(Data excerpts)

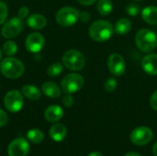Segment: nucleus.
I'll list each match as a JSON object with an SVG mask.
<instances>
[{"label": "nucleus", "instance_id": "c9c22d12", "mask_svg": "<svg viewBox=\"0 0 157 156\" xmlns=\"http://www.w3.org/2000/svg\"><path fill=\"white\" fill-rule=\"evenodd\" d=\"M153 154L155 156H157V142L155 143V145L153 147Z\"/></svg>", "mask_w": 157, "mask_h": 156}, {"label": "nucleus", "instance_id": "bb28decb", "mask_svg": "<svg viewBox=\"0 0 157 156\" xmlns=\"http://www.w3.org/2000/svg\"><path fill=\"white\" fill-rule=\"evenodd\" d=\"M7 17V6L3 1H0V25L5 23Z\"/></svg>", "mask_w": 157, "mask_h": 156}, {"label": "nucleus", "instance_id": "cd10ccee", "mask_svg": "<svg viewBox=\"0 0 157 156\" xmlns=\"http://www.w3.org/2000/svg\"><path fill=\"white\" fill-rule=\"evenodd\" d=\"M74 97L71 96V94H66L63 97V104L64 107L66 108H70L73 106L74 104Z\"/></svg>", "mask_w": 157, "mask_h": 156}, {"label": "nucleus", "instance_id": "a878e982", "mask_svg": "<svg viewBox=\"0 0 157 156\" xmlns=\"http://www.w3.org/2000/svg\"><path fill=\"white\" fill-rule=\"evenodd\" d=\"M117 80L114 77H109L104 84V88L107 92H113L117 87Z\"/></svg>", "mask_w": 157, "mask_h": 156}, {"label": "nucleus", "instance_id": "4468645a", "mask_svg": "<svg viewBox=\"0 0 157 156\" xmlns=\"http://www.w3.org/2000/svg\"><path fill=\"white\" fill-rule=\"evenodd\" d=\"M44 117L48 122L55 123L63 117V109L58 105L49 106L44 112Z\"/></svg>", "mask_w": 157, "mask_h": 156}, {"label": "nucleus", "instance_id": "b1692460", "mask_svg": "<svg viewBox=\"0 0 157 156\" xmlns=\"http://www.w3.org/2000/svg\"><path fill=\"white\" fill-rule=\"evenodd\" d=\"M63 70V65L61 63H54L49 66V68L47 70V74L49 76L56 77L62 74Z\"/></svg>", "mask_w": 157, "mask_h": 156}, {"label": "nucleus", "instance_id": "f8f14e48", "mask_svg": "<svg viewBox=\"0 0 157 156\" xmlns=\"http://www.w3.org/2000/svg\"><path fill=\"white\" fill-rule=\"evenodd\" d=\"M25 46L27 51H29V52L37 53L40 51L44 46V38L40 33H30L25 40Z\"/></svg>", "mask_w": 157, "mask_h": 156}, {"label": "nucleus", "instance_id": "2f4dec72", "mask_svg": "<svg viewBox=\"0 0 157 156\" xmlns=\"http://www.w3.org/2000/svg\"><path fill=\"white\" fill-rule=\"evenodd\" d=\"M150 105L153 109L157 111V90L153 93V95L150 98Z\"/></svg>", "mask_w": 157, "mask_h": 156}, {"label": "nucleus", "instance_id": "72a5a7b5", "mask_svg": "<svg viewBox=\"0 0 157 156\" xmlns=\"http://www.w3.org/2000/svg\"><path fill=\"white\" fill-rule=\"evenodd\" d=\"M124 156H143L142 154H138V153H135V152H130V153H127Z\"/></svg>", "mask_w": 157, "mask_h": 156}, {"label": "nucleus", "instance_id": "5701e85b", "mask_svg": "<svg viewBox=\"0 0 157 156\" xmlns=\"http://www.w3.org/2000/svg\"><path fill=\"white\" fill-rule=\"evenodd\" d=\"M3 51L7 56H13L17 51V45L15 41L9 40H6L3 45Z\"/></svg>", "mask_w": 157, "mask_h": 156}, {"label": "nucleus", "instance_id": "1a4fd4ad", "mask_svg": "<svg viewBox=\"0 0 157 156\" xmlns=\"http://www.w3.org/2000/svg\"><path fill=\"white\" fill-rule=\"evenodd\" d=\"M108 68L114 76H121L126 72V63L120 53H111L107 61Z\"/></svg>", "mask_w": 157, "mask_h": 156}, {"label": "nucleus", "instance_id": "6e6552de", "mask_svg": "<svg viewBox=\"0 0 157 156\" xmlns=\"http://www.w3.org/2000/svg\"><path fill=\"white\" fill-rule=\"evenodd\" d=\"M153 137V131L145 126H141L134 129L130 136L132 143L138 146H144L148 144L152 141Z\"/></svg>", "mask_w": 157, "mask_h": 156}, {"label": "nucleus", "instance_id": "7c9ffc66", "mask_svg": "<svg viewBox=\"0 0 157 156\" xmlns=\"http://www.w3.org/2000/svg\"><path fill=\"white\" fill-rule=\"evenodd\" d=\"M91 17H90V14L86 11H83L79 14V20L84 22V23H86L90 20Z\"/></svg>", "mask_w": 157, "mask_h": 156}, {"label": "nucleus", "instance_id": "4be33fe9", "mask_svg": "<svg viewBox=\"0 0 157 156\" xmlns=\"http://www.w3.org/2000/svg\"><path fill=\"white\" fill-rule=\"evenodd\" d=\"M27 139L30 143L38 144L44 140V134L39 129H31L27 132Z\"/></svg>", "mask_w": 157, "mask_h": 156}, {"label": "nucleus", "instance_id": "c85d7f7f", "mask_svg": "<svg viewBox=\"0 0 157 156\" xmlns=\"http://www.w3.org/2000/svg\"><path fill=\"white\" fill-rule=\"evenodd\" d=\"M8 121V117H7V114L6 112L0 108V127H4Z\"/></svg>", "mask_w": 157, "mask_h": 156}, {"label": "nucleus", "instance_id": "dca6fc26", "mask_svg": "<svg viewBox=\"0 0 157 156\" xmlns=\"http://www.w3.org/2000/svg\"><path fill=\"white\" fill-rule=\"evenodd\" d=\"M41 89L44 95L51 98H57L62 95V91L60 87L53 82H50V81L45 82L44 84H42Z\"/></svg>", "mask_w": 157, "mask_h": 156}, {"label": "nucleus", "instance_id": "4c0bfd02", "mask_svg": "<svg viewBox=\"0 0 157 156\" xmlns=\"http://www.w3.org/2000/svg\"><path fill=\"white\" fill-rule=\"evenodd\" d=\"M136 1H140V0H136Z\"/></svg>", "mask_w": 157, "mask_h": 156}, {"label": "nucleus", "instance_id": "e433bc0d", "mask_svg": "<svg viewBox=\"0 0 157 156\" xmlns=\"http://www.w3.org/2000/svg\"><path fill=\"white\" fill-rule=\"evenodd\" d=\"M1 58H2V51H1V50H0V60H1Z\"/></svg>", "mask_w": 157, "mask_h": 156}, {"label": "nucleus", "instance_id": "423d86ee", "mask_svg": "<svg viewBox=\"0 0 157 156\" xmlns=\"http://www.w3.org/2000/svg\"><path fill=\"white\" fill-rule=\"evenodd\" d=\"M85 79L79 74H69L65 75L62 82L61 87L65 94H74L78 92L84 86Z\"/></svg>", "mask_w": 157, "mask_h": 156}, {"label": "nucleus", "instance_id": "f3484780", "mask_svg": "<svg viewBox=\"0 0 157 156\" xmlns=\"http://www.w3.org/2000/svg\"><path fill=\"white\" fill-rule=\"evenodd\" d=\"M46 17L40 14H32L27 18V25L34 29H40L46 26Z\"/></svg>", "mask_w": 157, "mask_h": 156}, {"label": "nucleus", "instance_id": "412c9836", "mask_svg": "<svg viewBox=\"0 0 157 156\" xmlns=\"http://www.w3.org/2000/svg\"><path fill=\"white\" fill-rule=\"evenodd\" d=\"M97 9L102 16H109L113 10V4L111 0H98Z\"/></svg>", "mask_w": 157, "mask_h": 156}, {"label": "nucleus", "instance_id": "f704fd0d", "mask_svg": "<svg viewBox=\"0 0 157 156\" xmlns=\"http://www.w3.org/2000/svg\"><path fill=\"white\" fill-rule=\"evenodd\" d=\"M88 156H104L101 153H99V152H93V153H91V154H89V155Z\"/></svg>", "mask_w": 157, "mask_h": 156}, {"label": "nucleus", "instance_id": "ddd939ff", "mask_svg": "<svg viewBox=\"0 0 157 156\" xmlns=\"http://www.w3.org/2000/svg\"><path fill=\"white\" fill-rule=\"evenodd\" d=\"M142 67L147 74L157 75V54L148 53L145 55L142 60Z\"/></svg>", "mask_w": 157, "mask_h": 156}, {"label": "nucleus", "instance_id": "0eeeda50", "mask_svg": "<svg viewBox=\"0 0 157 156\" xmlns=\"http://www.w3.org/2000/svg\"><path fill=\"white\" fill-rule=\"evenodd\" d=\"M4 106L9 112H18L23 107V97L18 90L7 92L4 97Z\"/></svg>", "mask_w": 157, "mask_h": 156}, {"label": "nucleus", "instance_id": "20e7f679", "mask_svg": "<svg viewBox=\"0 0 157 156\" xmlns=\"http://www.w3.org/2000/svg\"><path fill=\"white\" fill-rule=\"evenodd\" d=\"M62 61L63 64L72 71H80L86 65V58L84 54L74 49L66 51L63 55Z\"/></svg>", "mask_w": 157, "mask_h": 156}, {"label": "nucleus", "instance_id": "f257e3e1", "mask_svg": "<svg viewBox=\"0 0 157 156\" xmlns=\"http://www.w3.org/2000/svg\"><path fill=\"white\" fill-rule=\"evenodd\" d=\"M114 28L112 24L109 20L99 19L95 22H93L88 30L89 37L98 42H103L106 40H109L113 33H114Z\"/></svg>", "mask_w": 157, "mask_h": 156}, {"label": "nucleus", "instance_id": "7ed1b4c3", "mask_svg": "<svg viewBox=\"0 0 157 156\" xmlns=\"http://www.w3.org/2000/svg\"><path fill=\"white\" fill-rule=\"evenodd\" d=\"M24 64L19 60L11 56L2 60L0 63V72L6 78H18L24 74Z\"/></svg>", "mask_w": 157, "mask_h": 156}, {"label": "nucleus", "instance_id": "6ab92c4d", "mask_svg": "<svg viewBox=\"0 0 157 156\" xmlns=\"http://www.w3.org/2000/svg\"><path fill=\"white\" fill-rule=\"evenodd\" d=\"M132 29V21L127 17L120 18L114 26V31L119 35H125Z\"/></svg>", "mask_w": 157, "mask_h": 156}, {"label": "nucleus", "instance_id": "f03ea898", "mask_svg": "<svg viewBox=\"0 0 157 156\" xmlns=\"http://www.w3.org/2000/svg\"><path fill=\"white\" fill-rule=\"evenodd\" d=\"M135 43L143 52H152L157 47L156 34L149 29H142L136 33Z\"/></svg>", "mask_w": 157, "mask_h": 156}, {"label": "nucleus", "instance_id": "c756f323", "mask_svg": "<svg viewBox=\"0 0 157 156\" xmlns=\"http://www.w3.org/2000/svg\"><path fill=\"white\" fill-rule=\"evenodd\" d=\"M29 13V7H27V6H22V7H20L19 10H18V17H20L21 19H24V18H26V17H28Z\"/></svg>", "mask_w": 157, "mask_h": 156}, {"label": "nucleus", "instance_id": "aec40b11", "mask_svg": "<svg viewBox=\"0 0 157 156\" xmlns=\"http://www.w3.org/2000/svg\"><path fill=\"white\" fill-rule=\"evenodd\" d=\"M22 95L30 100H38L41 97V93L37 86L32 85H26L21 89Z\"/></svg>", "mask_w": 157, "mask_h": 156}, {"label": "nucleus", "instance_id": "9d476101", "mask_svg": "<svg viewBox=\"0 0 157 156\" xmlns=\"http://www.w3.org/2000/svg\"><path fill=\"white\" fill-rule=\"evenodd\" d=\"M24 23L20 17H12L2 28V35L6 39H12L17 37L23 29Z\"/></svg>", "mask_w": 157, "mask_h": 156}, {"label": "nucleus", "instance_id": "393cba45", "mask_svg": "<svg viewBox=\"0 0 157 156\" xmlns=\"http://www.w3.org/2000/svg\"><path fill=\"white\" fill-rule=\"evenodd\" d=\"M126 13L131 17H137L141 13V7L135 3H131L126 6Z\"/></svg>", "mask_w": 157, "mask_h": 156}, {"label": "nucleus", "instance_id": "473e14b6", "mask_svg": "<svg viewBox=\"0 0 157 156\" xmlns=\"http://www.w3.org/2000/svg\"><path fill=\"white\" fill-rule=\"evenodd\" d=\"M98 0H77V2L83 6H91L94 3H96Z\"/></svg>", "mask_w": 157, "mask_h": 156}, {"label": "nucleus", "instance_id": "39448f33", "mask_svg": "<svg viewBox=\"0 0 157 156\" xmlns=\"http://www.w3.org/2000/svg\"><path fill=\"white\" fill-rule=\"evenodd\" d=\"M79 11L74 6H63L55 16L56 22L63 27H71L79 20Z\"/></svg>", "mask_w": 157, "mask_h": 156}, {"label": "nucleus", "instance_id": "2eb2a0df", "mask_svg": "<svg viewBox=\"0 0 157 156\" xmlns=\"http://www.w3.org/2000/svg\"><path fill=\"white\" fill-rule=\"evenodd\" d=\"M50 137L54 141V142H62L64 140L67 134V130L66 127L62 124V123H54L49 131Z\"/></svg>", "mask_w": 157, "mask_h": 156}, {"label": "nucleus", "instance_id": "9b49d317", "mask_svg": "<svg viewBox=\"0 0 157 156\" xmlns=\"http://www.w3.org/2000/svg\"><path fill=\"white\" fill-rule=\"evenodd\" d=\"M29 144L28 141L24 138H17L13 140L8 147V156H27L29 152Z\"/></svg>", "mask_w": 157, "mask_h": 156}, {"label": "nucleus", "instance_id": "a211bd4d", "mask_svg": "<svg viewBox=\"0 0 157 156\" xmlns=\"http://www.w3.org/2000/svg\"><path fill=\"white\" fill-rule=\"evenodd\" d=\"M143 19L150 25L157 24V6H147L142 11Z\"/></svg>", "mask_w": 157, "mask_h": 156}]
</instances>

#### [WHAT YOU HAVE TO DO]
Print the stretch from the start of the items through the line containing "<instances>", with both ends included, and leave the pictures out of your answer.

#### [EXERCISE OUTPUT]
Segment: nucleus.
I'll list each match as a JSON object with an SVG mask.
<instances>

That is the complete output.